Also as always, discussion is void of alternate solutions.

I find it funny that so many of these threads fall back to, "If publishers would just stop stuffing megabytes of Javascript into their web pages we'd be fine!"

Isn't that what AMP is about? It's an open standard, one Javascript codebase that can be delivered once and cached.

AMP also doesn't "break normal links": https://news.ycombinator.com/item?id=13467736

If you think the future of the web --- even just reading articles --- is plain HTML and CSS, then it's no wonder you see AMP as a bad thing and not a good thing for users.

I'd love to hear alternate solutions. How can we deliver article content to users lightning-fast, and still deliver them the things they want like recommendations, sharing, image carousels, etc?

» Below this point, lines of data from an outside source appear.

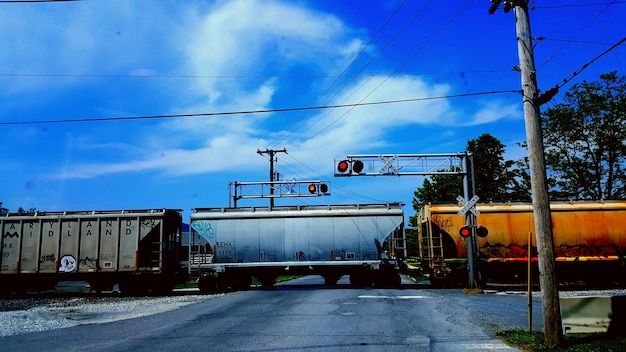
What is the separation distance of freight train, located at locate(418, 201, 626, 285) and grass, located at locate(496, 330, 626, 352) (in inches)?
496

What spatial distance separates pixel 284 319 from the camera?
12.0 meters

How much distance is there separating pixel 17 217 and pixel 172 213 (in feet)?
21.8

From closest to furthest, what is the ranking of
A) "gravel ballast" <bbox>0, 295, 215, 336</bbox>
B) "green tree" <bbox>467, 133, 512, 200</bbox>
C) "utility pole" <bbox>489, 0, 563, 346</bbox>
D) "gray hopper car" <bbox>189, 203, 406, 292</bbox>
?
"utility pole" <bbox>489, 0, 563, 346</bbox> → "gravel ballast" <bbox>0, 295, 215, 336</bbox> → "gray hopper car" <bbox>189, 203, 406, 292</bbox> → "green tree" <bbox>467, 133, 512, 200</bbox>

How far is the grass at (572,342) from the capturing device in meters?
7.57

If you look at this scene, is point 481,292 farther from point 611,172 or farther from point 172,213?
point 611,172

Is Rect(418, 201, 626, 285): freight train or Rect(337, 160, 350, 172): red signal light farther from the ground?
Rect(337, 160, 350, 172): red signal light

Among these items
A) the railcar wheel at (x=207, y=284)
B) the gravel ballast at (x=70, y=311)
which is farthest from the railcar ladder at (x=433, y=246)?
the gravel ballast at (x=70, y=311)

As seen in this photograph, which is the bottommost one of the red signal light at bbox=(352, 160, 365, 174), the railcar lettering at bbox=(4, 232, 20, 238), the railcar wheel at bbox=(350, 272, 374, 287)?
the railcar wheel at bbox=(350, 272, 374, 287)

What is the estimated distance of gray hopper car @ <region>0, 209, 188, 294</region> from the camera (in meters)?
21.0

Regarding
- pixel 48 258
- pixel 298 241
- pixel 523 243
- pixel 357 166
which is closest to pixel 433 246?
pixel 523 243

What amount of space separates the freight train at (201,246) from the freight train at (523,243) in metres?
1.97

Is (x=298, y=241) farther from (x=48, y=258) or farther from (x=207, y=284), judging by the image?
(x=48, y=258)

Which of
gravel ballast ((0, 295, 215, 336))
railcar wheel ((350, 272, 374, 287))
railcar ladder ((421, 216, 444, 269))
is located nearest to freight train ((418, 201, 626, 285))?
railcar ladder ((421, 216, 444, 269))

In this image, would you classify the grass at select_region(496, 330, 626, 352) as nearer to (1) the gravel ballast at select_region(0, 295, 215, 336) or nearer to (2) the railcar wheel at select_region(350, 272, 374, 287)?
(1) the gravel ballast at select_region(0, 295, 215, 336)
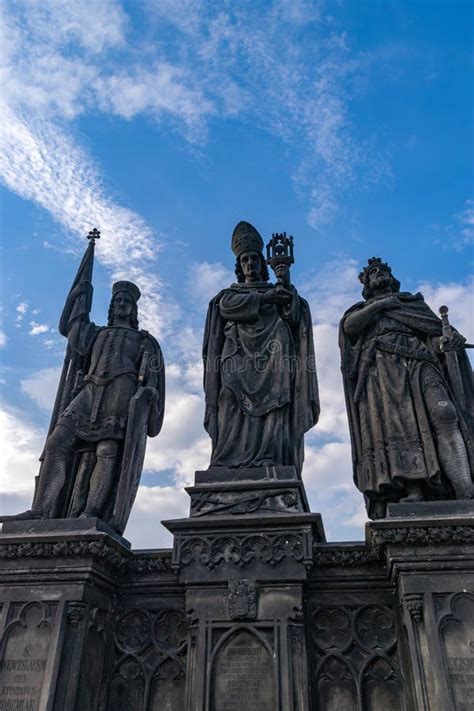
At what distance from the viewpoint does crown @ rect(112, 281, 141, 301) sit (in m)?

Users loved AOL and Compuserve too. Doesn't mean it was good for the web as a whole, and ultimately users were better served having an open web.


I hear your argument, but my issue with it is that AMP is in fact open. They're accepting pull requests on Github[1] and other providers have already implemented AMP on their own, no Google involved[2].

HN is just bursting with NIH on this issue. I'm not seeing any substantive arguments, no alternatives offered, and no consideration for what users actually want.

This article in particular seems to be droning on about "intentions", "messaging", and "long-term solutions".

To all of HN: if you don't like AMP, shut up and code :)

[1] https://github.com/ampproject/amphtml

[2] https://blog.cloudflare.com/accelerated-mobile/


I would have zero issues with AMP if it wasn't hosted on Google.com.


AMP can be and is hosted from multiple locations. Anyone can launch an AMP cache.


the issues with amp arent that its not closed source, the issues with amp is that:

1) you either use amp or you lose out massively in google search rank (as in the links that appear at the top of the page, regaurdless of what semantic games you want to identify them with)

2) by using amp, you hand over all your search traffic to google.

No amount of "shut up and code" is going to fix this, because it is a business decision by Google, not a technical decision that they are going to entertain arguements about.

The open source aspect is a total smokescreen.


As mentioned multiple times elsewhere in this thread, AMP doesn’t have that much going for it in terms of performance, that’s more of a marketing play.

It’s not that hard to build a page using any of a handful modern frameworks that can outperform it. The trump card is Google’s preloading in searchresults, which AMP makes easy, but wouldn’t be impossible without it. If they stopped enforcing their own CDN/caching, wrapping the pages with their own UI, rewriting links, you could argue it’s a good thing, as a standard that anyone could adopt without commiting to one company. Until then, it’s just a path for vendor lock-in.